* Task statement *
Copy these lines out word for word, all of the records included.

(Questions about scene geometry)
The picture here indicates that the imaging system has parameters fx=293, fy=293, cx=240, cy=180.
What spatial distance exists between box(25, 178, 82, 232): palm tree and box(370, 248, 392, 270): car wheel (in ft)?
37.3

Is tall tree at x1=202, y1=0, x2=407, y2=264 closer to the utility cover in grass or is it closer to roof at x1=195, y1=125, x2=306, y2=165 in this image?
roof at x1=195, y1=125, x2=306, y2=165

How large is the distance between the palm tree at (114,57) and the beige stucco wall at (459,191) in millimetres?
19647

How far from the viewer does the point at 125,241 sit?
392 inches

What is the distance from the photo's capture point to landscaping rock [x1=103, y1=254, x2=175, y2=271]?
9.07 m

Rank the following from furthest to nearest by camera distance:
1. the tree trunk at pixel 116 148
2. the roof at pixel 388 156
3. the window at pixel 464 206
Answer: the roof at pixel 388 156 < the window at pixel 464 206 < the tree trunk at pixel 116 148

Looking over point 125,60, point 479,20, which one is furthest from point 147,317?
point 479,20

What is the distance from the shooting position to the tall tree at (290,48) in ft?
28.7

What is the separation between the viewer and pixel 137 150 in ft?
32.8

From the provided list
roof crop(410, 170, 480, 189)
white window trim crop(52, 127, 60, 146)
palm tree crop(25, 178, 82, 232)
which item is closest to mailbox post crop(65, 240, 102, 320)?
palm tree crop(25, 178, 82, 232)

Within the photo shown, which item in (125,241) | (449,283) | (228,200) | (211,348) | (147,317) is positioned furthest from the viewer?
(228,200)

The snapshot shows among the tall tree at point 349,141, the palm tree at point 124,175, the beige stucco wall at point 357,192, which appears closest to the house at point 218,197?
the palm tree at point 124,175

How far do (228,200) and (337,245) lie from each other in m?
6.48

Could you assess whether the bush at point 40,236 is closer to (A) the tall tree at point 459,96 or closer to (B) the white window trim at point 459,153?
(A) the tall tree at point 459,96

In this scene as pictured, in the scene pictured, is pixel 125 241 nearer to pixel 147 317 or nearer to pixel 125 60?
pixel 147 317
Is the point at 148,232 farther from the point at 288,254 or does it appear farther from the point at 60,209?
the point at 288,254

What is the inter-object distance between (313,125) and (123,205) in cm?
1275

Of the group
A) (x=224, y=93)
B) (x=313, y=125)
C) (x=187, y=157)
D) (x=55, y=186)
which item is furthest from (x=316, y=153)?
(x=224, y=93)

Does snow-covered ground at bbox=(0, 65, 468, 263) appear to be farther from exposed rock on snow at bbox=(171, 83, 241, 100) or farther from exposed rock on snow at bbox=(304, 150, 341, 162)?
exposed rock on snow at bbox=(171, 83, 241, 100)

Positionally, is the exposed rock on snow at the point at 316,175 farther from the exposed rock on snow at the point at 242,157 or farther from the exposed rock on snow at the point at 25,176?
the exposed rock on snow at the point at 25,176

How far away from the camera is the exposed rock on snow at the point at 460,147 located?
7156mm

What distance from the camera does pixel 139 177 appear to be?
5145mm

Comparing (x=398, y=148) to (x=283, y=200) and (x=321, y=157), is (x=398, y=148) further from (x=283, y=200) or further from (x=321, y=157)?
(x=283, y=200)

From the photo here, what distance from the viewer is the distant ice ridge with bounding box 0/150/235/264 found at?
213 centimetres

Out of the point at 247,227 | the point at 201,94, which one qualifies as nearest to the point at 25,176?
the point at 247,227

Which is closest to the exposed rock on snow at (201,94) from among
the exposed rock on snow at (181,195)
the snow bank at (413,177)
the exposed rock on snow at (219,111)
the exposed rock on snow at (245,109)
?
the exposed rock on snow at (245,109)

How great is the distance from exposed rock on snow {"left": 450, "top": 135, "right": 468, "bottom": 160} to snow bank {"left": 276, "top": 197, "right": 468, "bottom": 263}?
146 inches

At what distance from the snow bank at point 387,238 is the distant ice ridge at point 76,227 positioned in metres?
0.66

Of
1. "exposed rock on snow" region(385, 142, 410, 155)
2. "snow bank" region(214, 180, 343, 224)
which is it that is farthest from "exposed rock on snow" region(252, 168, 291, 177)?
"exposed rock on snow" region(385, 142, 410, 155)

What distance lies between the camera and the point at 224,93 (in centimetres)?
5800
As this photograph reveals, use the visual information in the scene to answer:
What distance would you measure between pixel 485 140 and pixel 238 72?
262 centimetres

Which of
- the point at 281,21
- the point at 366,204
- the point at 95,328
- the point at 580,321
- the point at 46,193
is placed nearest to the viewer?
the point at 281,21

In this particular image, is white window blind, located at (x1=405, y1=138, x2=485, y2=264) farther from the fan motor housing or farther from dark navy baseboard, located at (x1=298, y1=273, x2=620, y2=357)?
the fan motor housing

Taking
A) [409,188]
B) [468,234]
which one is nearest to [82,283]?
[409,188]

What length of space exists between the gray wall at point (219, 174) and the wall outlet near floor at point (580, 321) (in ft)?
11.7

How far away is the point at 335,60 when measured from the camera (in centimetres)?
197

* The reply *
The picture here indicates that the imaging system has parameters fx=293, fy=293, cx=240, cy=180.
What spatial distance exists between box(25, 178, 82, 232): palm tree and box(370, 248, 392, 270): car wheel (in ft)?
37.3

Is tall tree at x1=202, y1=0, x2=407, y2=264 closer to the utility cover in grass or is it closer to roof at x1=195, y1=125, x2=306, y2=165 in this image?
roof at x1=195, y1=125, x2=306, y2=165

How large is the distance between the palm tree at (114,57) and the beige stucco wall at (459,191) in millimetres?
19647

How far from the viewer does the point at 125,241 sit?
392 inches

What is the distance from the photo's capture point to landscaping rock [x1=103, y1=254, x2=175, y2=271]?
9.07 m

Rank the following from furthest to nearest by camera distance:
1. the tree trunk at pixel 116 148
2. the roof at pixel 388 156
3. the window at pixel 464 206
Answer: the roof at pixel 388 156 < the window at pixel 464 206 < the tree trunk at pixel 116 148

Looking over point 125,60, point 479,20, which one is furthest from point 147,317?
point 479,20

What is the distance from the shooting position to the tall tree at (290,48) in ft?
28.7

What is the separation between the viewer and pixel 137 150 in ft?
32.8

From the provided list
roof crop(410, 170, 480, 189)
white window trim crop(52, 127, 60, 146)
palm tree crop(25, 178, 82, 232)
which item is closest to mailbox post crop(65, 240, 102, 320)?
palm tree crop(25, 178, 82, 232)

Within the photo shown, which item in (125,241) | (449,283) | (228,200) | (211,348) | (147,317) is positioned furthest from the viewer?
(228,200)

The snapshot shows among the tall tree at point 349,141, the palm tree at point 124,175, the beige stucco wall at point 357,192, which appears closest to the house at point 218,197?
the palm tree at point 124,175

How far do (228,200) and (337,245) lie from each other in m?
6.48

Could you assess whether the bush at point 40,236 is closer to (A) the tall tree at point 459,96 or closer to (B) the white window trim at point 459,153?
(A) the tall tree at point 459,96

In this scene as pictured, in the scene pictured, is pixel 125 241 nearer to pixel 147 317 or nearer to pixel 125 60?
pixel 147 317
Is the point at 148,232 farther from the point at 288,254 or does it appear farther from the point at 60,209?
the point at 288,254

What is the inter-object distance between (313,125) and (123,205) in cm?
1275

Of the group
A) (x=224, y=93)
B) (x=313, y=125)
C) (x=187, y=157)
D) (x=55, y=186)
which item is furthest from (x=316, y=153)?
(x=224, y=93)

Does snow-covered ground at bbox=(0, 65, 468, 263) appear to be farther from exposed rock on snow at bbox=(171, 83, 241, 100) or farther from exposed rock on snow at bbox=(304, 150, 341, 162)?
exposed rock on snow at bbox=(171, 83, 241, 100)

Positionally, is the exposed rock on snow at the point at 316,175 farther from the exposed rock on snow at the point at 242,157 or farther from the exposed rock on snow at the point at 25,176?
the exposed rock on snow at the point at 25,176

How far away from the camera is the exposed rock on snow at the point at 460,147 located?
7156mm

What distance from the camera does pixel 139 177 appear to be?
5145mm

Comparing (x=398, y=148) to (x=283, y=200) and (x=321, y=157), is (x=398, y=148) further from (x=283, y=200) or further from (x=321, y=157)?
(x=283, y=200)

From the photo here, what distance from the viewer is the distant ice ridge with bounding box 0/150/235/264 found at?
213 centimetres

Out of the point at 247,227 | the point at 201,94, which one qualifies as nearest to the point at 25,176?
the point at 247,227

Which is closest to the exposed rock on snow at (201,94) from among
the exposed rock on snow at (181,195)
the snow bank at (413,177)
the exposed rock on snow at (219,111)
the exposed rock on snow at (245,109)
?
the exposed rock on snow at (245,109)

How great is the distance from exposed rock on snow {"left": 450, "top": 135, "right": 468, "bottom": 160} to snow bank {"left": 276, "top": 197, "right": 468, "bottom": 263}?
146 inches

At what distance from the snow bank at point 387,238 is the distant ice ridge at point 76,227 positioned in metres?
0.66

Of
1. "exposed rock on snow" region(385, 142, 410, 155)
2. "snow bank" region(214, 180, 343, 224)
which is it that is farthest from "exposed rock on snow" region(252, 168, 291, 177)?
"exposed rock on snow" region(385, 142, 410, 155)

What distance lies between the camera and the point at 224,93 (in centimetres)?
5800
As this photograph reveals, use the visual information in the scene to answer:
What distance would you measure between pixel 485 140 and pixel 238 72?
262 centimetres

Which of
- the point at 281,21
- the point at 366,204
- the point at 95,328
- the point at 580,321
- the point at 46,193
is placed nearest to the viewer?
the point at 281,21

In this particular image, is white window blind, located at (x1=405, y1=138, x2=485, y2=264) farther from the fan motor housing or farther from dark navy baseboard, located at (x1=298, y1=273, x2=620, y2=357)?
the fan motor housing

Taking
A) [409,188]
B) [468,234]
which one is nearest to [82,283]?
[409,188]

What length of space exists between the gray wall at point (219, 174) and the wall outlet near floor at point (580, 321) (in ft)?
11.7

How far away is the point at 335,60 when measured from the camera (in centimetres)?
197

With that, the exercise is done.